SAINTS REWARDED AT THE JUDGMENT.
Now the saved having accounted for all their evil, and confessed to God's glory how they fell short and did not the truth in this or that particular, and having received their eternal acquittance from the Lord and Judge, in the sight of both angels and saints, forthwith the Lord Jesus will make inquiry into all the good and holy actions they do in the world. Now here shall all things be reckoned up, from the very first good thing that was done by Adam or Abel, to the last that will fall out to be done in the world -- the good of all the holy prophets, of all apostles, pastors, teachers, and helps in the church -- here also will be brought forth to light all the good deeds of masters of families, of parents, of children, of servants, of neighbors, or whatever good things any man doeth.
1. Here will be a recompense for all that have labored sincerely in the word and doctrine. Now shall Paul the planter, and Apollos the waterer, with every one of their companions, receive the reward that is according to their works.
Now all the preaching, praying, watching, and labor thou hast been at, in thy endeavoring to catch men from Satan to God, shall be rewarded with spangling glory. Not a soul thou hast converted to the Lord Jesus, not a soul thou hast comforted, strengthened, or helped by thy wholesome counsel, admonition, and comfortable speech, but it shall stick as a pearl in that crown which the Lord the righteous Judge shall give thee at that day; that is, if thou doest it willingly, delighting to lift up the name of God among men; if thou doest it with love, and longing after the salvation of sinners: otherwise thou wilt have only thy labor for thy pains, and no more. If I do this willingly, I have a reward; but if against my will, a dispensation of the gospel is committed to my charge.
But if thou do it graciously, then a reward followeth; "for what is our hope, or joy, or crown of rejoicing? Are not even ye," says Paul, "in the presence of our Lord Jesus Christ at his coming? For ye are our glory and joy."
Let him therefore that Christ has put into his harvest, take comfort in the midst of all his sorrows; and know that God acknowledges that he that converteth a sinner from the error of his way, doth even save that soul from death, and covereth a multitude of sins. Wherefore, labor to convert, labor to water, labor to build up and to feed the flock of God which is among you, taking the oversight thereof not by constraint, but willingly; not for filthy lucre, but of a ready mind; and when the chief Shepherd shall appear, ye shall receive a crown of glory that fadeth not away.
2. And as the ministers of Christ's gospel shall at this day be recompensed, so shall also those more private saints be with tender affections and love looked on and rewarded for all their work and labor of love which they have showed to the name of Christ, in ministering to his saints and suffering for his sake. "Whatsoever good thing any man doeth, the same shall he receive of the Lord, whether he be bond or free."

> _Stored items from a collection_:
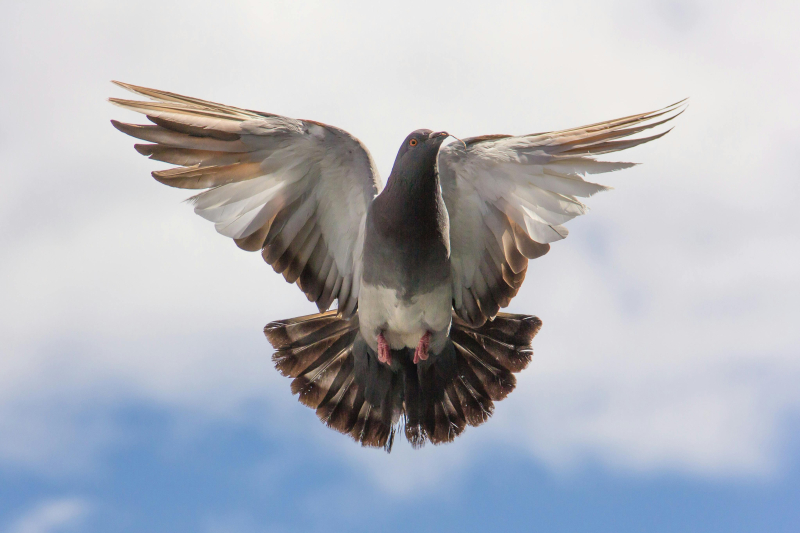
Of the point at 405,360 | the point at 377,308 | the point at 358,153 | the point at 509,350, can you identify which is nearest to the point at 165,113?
the point at 358,153

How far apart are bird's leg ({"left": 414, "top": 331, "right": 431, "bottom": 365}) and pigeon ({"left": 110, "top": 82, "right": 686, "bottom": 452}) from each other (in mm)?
11

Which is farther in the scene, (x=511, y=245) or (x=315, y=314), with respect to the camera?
(x=315, y=314)

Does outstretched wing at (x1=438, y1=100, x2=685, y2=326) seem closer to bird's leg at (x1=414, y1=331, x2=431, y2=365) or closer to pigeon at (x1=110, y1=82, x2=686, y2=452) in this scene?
pigeon at (x1=110, y1=82, x2=686, y2=452)

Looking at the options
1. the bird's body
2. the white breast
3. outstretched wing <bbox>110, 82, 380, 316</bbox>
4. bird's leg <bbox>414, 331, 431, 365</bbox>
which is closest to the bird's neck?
the bird's body

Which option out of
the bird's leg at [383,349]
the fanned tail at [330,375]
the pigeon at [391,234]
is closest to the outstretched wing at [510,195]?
the pigeon at [391,234]

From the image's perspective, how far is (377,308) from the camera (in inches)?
263

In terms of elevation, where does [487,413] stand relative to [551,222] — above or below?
below

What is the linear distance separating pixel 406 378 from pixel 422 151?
7.51ft

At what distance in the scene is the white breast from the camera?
6.56 metres

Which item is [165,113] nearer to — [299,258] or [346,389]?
[299,258]

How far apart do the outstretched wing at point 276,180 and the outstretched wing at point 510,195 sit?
33.7 inches

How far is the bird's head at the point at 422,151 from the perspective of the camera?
19.7 ft

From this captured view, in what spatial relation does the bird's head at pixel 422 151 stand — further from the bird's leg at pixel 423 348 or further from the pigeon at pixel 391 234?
the bird's leg at pixel 423 348

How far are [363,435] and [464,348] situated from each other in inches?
50.1
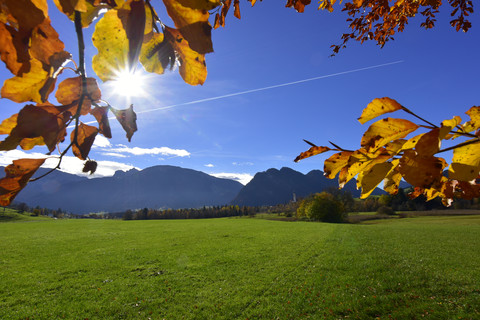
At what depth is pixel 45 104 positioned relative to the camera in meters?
0.47

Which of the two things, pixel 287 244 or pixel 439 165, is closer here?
pixel 439 165

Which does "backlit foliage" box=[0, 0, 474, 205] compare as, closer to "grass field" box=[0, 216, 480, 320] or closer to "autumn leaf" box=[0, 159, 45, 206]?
"autumn leaf" box=[0, 159, 45, 206]

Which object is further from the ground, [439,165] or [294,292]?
[439,165]

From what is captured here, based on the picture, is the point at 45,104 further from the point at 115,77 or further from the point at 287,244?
the point at 287,244

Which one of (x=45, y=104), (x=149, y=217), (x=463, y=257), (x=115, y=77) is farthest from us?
(x=149, y=217)

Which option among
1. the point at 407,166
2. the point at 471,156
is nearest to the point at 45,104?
the point at 407,166

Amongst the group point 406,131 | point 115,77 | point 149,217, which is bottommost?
point 149,217

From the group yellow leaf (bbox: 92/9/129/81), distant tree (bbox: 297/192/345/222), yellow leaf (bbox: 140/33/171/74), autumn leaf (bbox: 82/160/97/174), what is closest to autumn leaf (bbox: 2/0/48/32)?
yellow leaf (bbox: 92/9/129/81)

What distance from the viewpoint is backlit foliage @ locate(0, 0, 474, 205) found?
418mm

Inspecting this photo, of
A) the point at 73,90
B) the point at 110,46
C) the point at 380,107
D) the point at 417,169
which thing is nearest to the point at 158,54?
the point at 110,46

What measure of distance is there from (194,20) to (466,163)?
783mm

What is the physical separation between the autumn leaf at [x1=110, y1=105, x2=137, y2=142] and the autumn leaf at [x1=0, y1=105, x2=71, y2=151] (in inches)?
5.3

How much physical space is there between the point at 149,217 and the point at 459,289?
88.2m

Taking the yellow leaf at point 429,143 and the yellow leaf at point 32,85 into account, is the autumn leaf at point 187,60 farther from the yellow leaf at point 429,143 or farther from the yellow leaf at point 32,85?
the yellow leaf at point 429,143
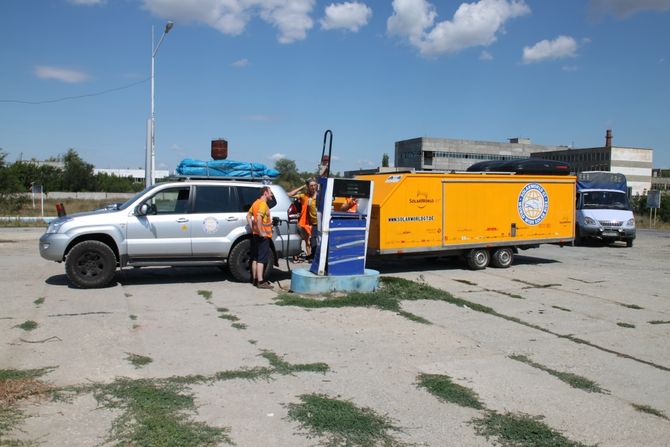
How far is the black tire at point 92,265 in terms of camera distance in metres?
9.95

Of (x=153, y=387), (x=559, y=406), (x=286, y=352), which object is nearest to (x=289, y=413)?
(x=153, y=387)

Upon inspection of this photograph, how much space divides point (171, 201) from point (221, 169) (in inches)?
55.7

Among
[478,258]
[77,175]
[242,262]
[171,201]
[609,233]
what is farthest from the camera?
[77,175]

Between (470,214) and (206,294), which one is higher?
(470,214)

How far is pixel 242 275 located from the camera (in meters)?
→ 10.9

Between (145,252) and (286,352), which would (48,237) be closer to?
(145,252)

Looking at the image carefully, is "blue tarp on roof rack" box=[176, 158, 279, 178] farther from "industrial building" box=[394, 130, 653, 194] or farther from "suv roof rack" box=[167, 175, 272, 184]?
"industrial building" box=[394, 130, 653, 194]

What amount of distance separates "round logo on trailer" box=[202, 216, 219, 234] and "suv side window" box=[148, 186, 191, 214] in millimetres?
422

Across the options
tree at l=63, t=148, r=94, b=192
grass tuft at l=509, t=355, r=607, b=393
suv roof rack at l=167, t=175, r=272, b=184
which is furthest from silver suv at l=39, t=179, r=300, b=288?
tree at l=63, t=148, r=94, b=192

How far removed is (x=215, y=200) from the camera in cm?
1090

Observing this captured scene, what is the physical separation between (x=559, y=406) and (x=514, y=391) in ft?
1.51

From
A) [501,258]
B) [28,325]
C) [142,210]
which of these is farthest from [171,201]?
[501,258]

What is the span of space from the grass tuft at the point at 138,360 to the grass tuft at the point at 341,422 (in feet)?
6.23

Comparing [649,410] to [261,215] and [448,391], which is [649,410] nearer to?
[448,391]
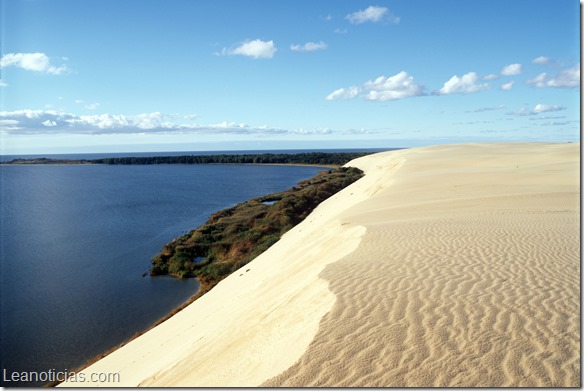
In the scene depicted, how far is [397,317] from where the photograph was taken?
20.6ft

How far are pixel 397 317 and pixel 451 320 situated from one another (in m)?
0.74

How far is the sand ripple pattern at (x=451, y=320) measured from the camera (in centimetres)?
493

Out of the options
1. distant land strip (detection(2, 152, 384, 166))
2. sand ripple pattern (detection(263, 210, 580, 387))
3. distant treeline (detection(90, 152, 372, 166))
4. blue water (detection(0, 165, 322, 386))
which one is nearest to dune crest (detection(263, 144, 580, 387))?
sand ripple pattern (detection(263, 210, 580, 387))

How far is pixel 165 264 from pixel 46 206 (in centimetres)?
3315

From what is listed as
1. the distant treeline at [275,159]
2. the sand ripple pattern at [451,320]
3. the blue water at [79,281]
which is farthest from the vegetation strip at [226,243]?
the distant treeline at [275,159]

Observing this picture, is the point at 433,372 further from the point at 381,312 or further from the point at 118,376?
the point at 118,376

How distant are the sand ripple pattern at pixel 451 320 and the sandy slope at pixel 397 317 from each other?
0.02 meters

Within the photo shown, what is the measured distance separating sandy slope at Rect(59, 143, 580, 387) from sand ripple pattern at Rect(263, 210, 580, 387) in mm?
18

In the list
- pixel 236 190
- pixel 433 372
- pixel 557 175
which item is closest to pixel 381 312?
pixel 433 372

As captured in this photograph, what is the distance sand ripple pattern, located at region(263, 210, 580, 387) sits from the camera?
4926 millimetres

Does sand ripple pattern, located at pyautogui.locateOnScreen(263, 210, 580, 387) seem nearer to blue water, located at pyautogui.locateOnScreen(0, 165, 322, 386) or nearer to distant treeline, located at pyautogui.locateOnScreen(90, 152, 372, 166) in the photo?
blue water, located at pyautogui.locateOnScreen(0, 165, 322, 386)

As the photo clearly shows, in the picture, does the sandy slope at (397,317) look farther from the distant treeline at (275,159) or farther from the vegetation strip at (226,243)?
the distant treeline at (275,159)

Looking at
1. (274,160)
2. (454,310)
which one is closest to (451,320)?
(454,310)

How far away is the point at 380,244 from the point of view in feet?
38.9
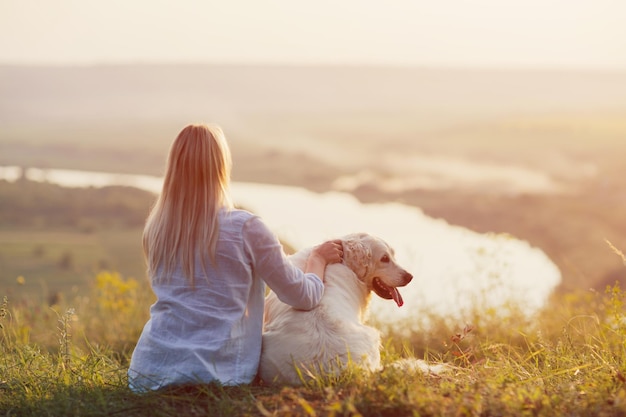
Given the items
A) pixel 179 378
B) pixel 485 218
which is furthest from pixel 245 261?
pixel 485 218

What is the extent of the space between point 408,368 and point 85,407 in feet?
5.93

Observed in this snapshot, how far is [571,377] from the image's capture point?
180 inches

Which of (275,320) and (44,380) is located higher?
(275,320)

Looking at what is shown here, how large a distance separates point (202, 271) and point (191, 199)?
410 millimetres

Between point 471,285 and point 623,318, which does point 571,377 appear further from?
point 471,285

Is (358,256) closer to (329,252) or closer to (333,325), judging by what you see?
(329,252)

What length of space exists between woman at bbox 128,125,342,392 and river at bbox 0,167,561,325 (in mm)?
833

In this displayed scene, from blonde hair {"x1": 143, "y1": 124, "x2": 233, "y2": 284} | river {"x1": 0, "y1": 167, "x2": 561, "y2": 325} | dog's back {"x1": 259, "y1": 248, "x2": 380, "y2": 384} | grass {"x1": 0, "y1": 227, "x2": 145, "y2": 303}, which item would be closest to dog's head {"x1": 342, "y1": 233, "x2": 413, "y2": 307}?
river {"x1": 0, "y1": 167, "x2": 561, "y2": 325}

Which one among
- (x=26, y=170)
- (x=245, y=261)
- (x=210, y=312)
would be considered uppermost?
(x=245, y=261)

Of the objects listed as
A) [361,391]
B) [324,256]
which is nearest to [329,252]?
[324,256]

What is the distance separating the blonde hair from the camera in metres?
4.19

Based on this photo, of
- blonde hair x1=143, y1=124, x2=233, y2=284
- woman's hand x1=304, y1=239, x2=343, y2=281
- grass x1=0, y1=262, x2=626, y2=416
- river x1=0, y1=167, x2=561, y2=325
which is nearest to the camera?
grass x1=0, y1=262, x2=626, y2=416

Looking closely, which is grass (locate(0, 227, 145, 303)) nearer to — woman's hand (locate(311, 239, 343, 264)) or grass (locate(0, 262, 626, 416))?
grass (locate(0, 262, 626, 416))

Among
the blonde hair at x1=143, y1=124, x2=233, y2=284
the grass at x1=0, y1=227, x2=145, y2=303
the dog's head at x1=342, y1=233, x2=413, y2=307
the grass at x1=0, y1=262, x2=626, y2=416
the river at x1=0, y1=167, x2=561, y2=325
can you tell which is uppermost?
the blonde hair at x1=143, y1=124, x2=233, y2=284
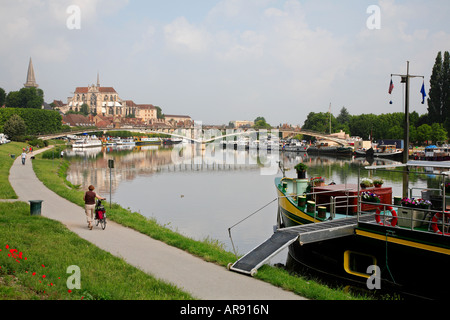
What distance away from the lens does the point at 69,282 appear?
9109 millimetres

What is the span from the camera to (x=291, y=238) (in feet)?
40.7

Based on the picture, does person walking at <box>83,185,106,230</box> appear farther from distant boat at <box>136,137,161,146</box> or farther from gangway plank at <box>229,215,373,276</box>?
distant boat at <box>136,137,161,146</box>

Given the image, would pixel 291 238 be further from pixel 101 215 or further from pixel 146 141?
pixel 146 141

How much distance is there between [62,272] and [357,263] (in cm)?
802

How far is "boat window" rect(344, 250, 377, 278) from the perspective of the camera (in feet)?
40.4

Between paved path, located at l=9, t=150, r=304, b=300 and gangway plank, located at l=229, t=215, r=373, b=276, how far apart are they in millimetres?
552

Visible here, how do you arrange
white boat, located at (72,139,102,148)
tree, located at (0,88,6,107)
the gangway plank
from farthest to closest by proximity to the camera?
tree, located at (0,88,6,107)
white boat, located at (72,139,102,148)
the gangway plank

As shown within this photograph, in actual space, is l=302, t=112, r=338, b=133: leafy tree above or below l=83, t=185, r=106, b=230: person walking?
above

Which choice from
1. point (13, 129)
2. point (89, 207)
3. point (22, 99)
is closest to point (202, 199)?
point (89, 207)

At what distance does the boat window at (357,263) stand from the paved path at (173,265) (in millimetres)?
3679

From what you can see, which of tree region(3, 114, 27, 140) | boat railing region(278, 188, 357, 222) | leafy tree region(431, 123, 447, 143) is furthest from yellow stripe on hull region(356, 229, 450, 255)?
tree region(3, 114, 27, 140)

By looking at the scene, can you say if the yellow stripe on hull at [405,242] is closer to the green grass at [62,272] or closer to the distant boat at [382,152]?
the green grass at [62,272]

> _Requirements_:
(A) Answer these questions from the text on saints rewarded at the judgment:
(i) What roles are given to Paul and Apollos?
(ii) Whose good deeds are named as the very first to be reckoned up?
(iii) What will be received when the chief Shepherd appears?
(B) Count the lines of the records that contain the word "Observing", treating case as significant, and give only that number.

> _Answers per task_:
(A)
(i) Paul is the planter and Apollos is the waterer.
(ii) Adam or Abel.
(iii) A crown of glory that fadeth not away.

(B) 2